Fig. 8 is as the result is shown, relative to wild polypeptide control group, FLDPALYPL (SEQ ID NO:1) or the DC-CTL vaccine of its changeable-shaped polypeptide (shown in the SEQ ID any sequence of NO:2~4) activation, with apparent tumor inhibitory effect, and it can significantly extend the life cycle of mouse.
Industrial applicibility
Polypeptide of the invention, reagent preparation box, drug or vaccine can be effectively applied to, the specificity being immunoreacted caused by the drug or vaccine is also higher, compared with other tumour polypeptide vaccines, there are safer, Small side effects, the advantages of seldom causing serious immune response, again because its structure is simple, is easy for workers to synthesize, it can be used as vaccine, pharmaceutical composition etc., cause the immune response for tumour.
Although a specific embodiment of the invention has obtained detailed description, it will be understood to those of skill in the art that.According to all introductions having disclosed, those details can be carry out various modifications and be replaced, these changes are within the scope of the present invention.Full scope of the invention is given by the appended claims and any equivalents thereof.

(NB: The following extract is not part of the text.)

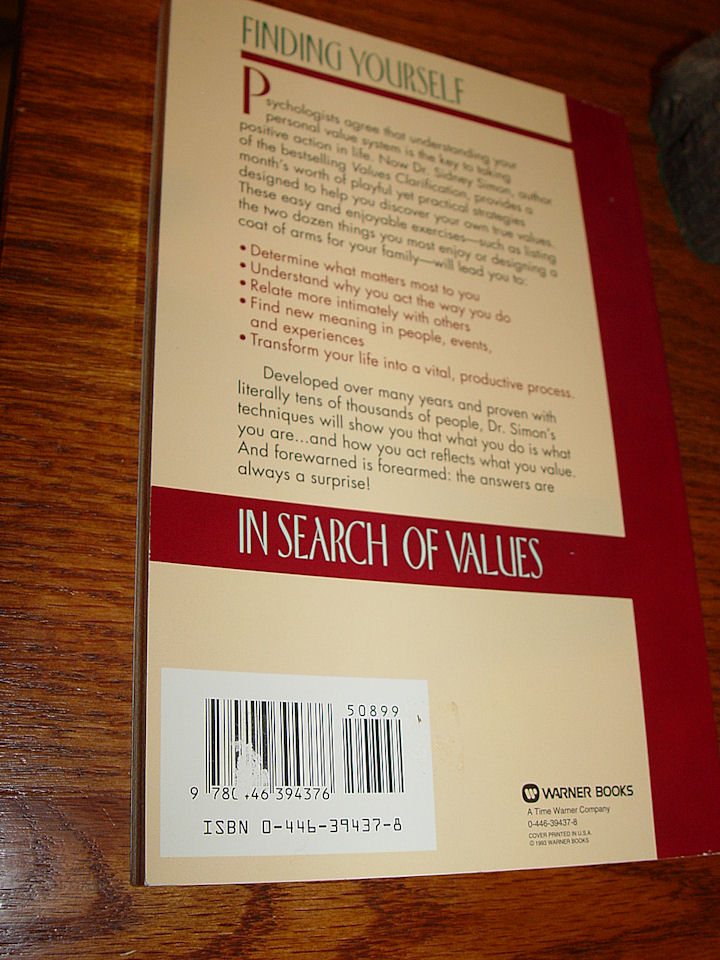 In Search of                                         Values: 31 Strategies for                                         Finding Out What Really Matters                                         Most to You by 1993 Dr. Sidney                                         B. Simon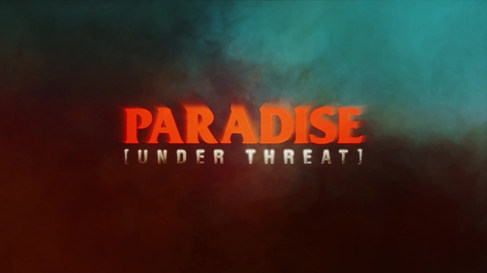 "TV SERIES TITLE DESIGN ""PARADISE UNDER THREAT"""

In the description of this specification, the description of reference term " one embodiment ", " some embodiments ", " illustrative examples ", " example ", " specific example " or " some examples " etc. means that particular features, structures, materials, or characteristics described in conjunction with this embodiment or example are included at least one embodiment or example of the invention.In the present specification, schematic expression of the above terms may not refer to the same embodiment or example.Moreover, particular features, structures, materials, or characteristics described can be combined in any suitable manner in any one or more of the embodiments or examples.

Claims (20)

  1. A kind of isolated polypeptide, which is characterized in that the polypeptide is selected from:
    (1) polypeptide with amino acid sequence shown in SEQ ID NO:1;Or
    (2) with the polypeptide of at least 70%, at least 75%, at least 80%, at least 85%, at least 90%, at least 95%, at least 99% identity compared with (1);Or
    (3) polypeptide of substitution, the deletion and/or addition compared with (1) with one or more amino acid;
    Optionally, the substitution of the substitution of at least one or more amino acid, the 2nd that deletion and/or addition is the amino acid sequence as described in SEQ ID NO:1 and/or the 9th amino acids,
    Optionally, the substitution of at least one or more amino acid, the 2nd amino acids that deletion and/or addition is the amino acid sequence as shown in SEQ ID NO:1 are substituted by M and/or the 9th amino acids are substituted by V,
    Optionally, the polypeptide has the amino acid sequence as shown in SEQ ID NO:2, SEQ ID NO:3 or SEQ ID NO:4.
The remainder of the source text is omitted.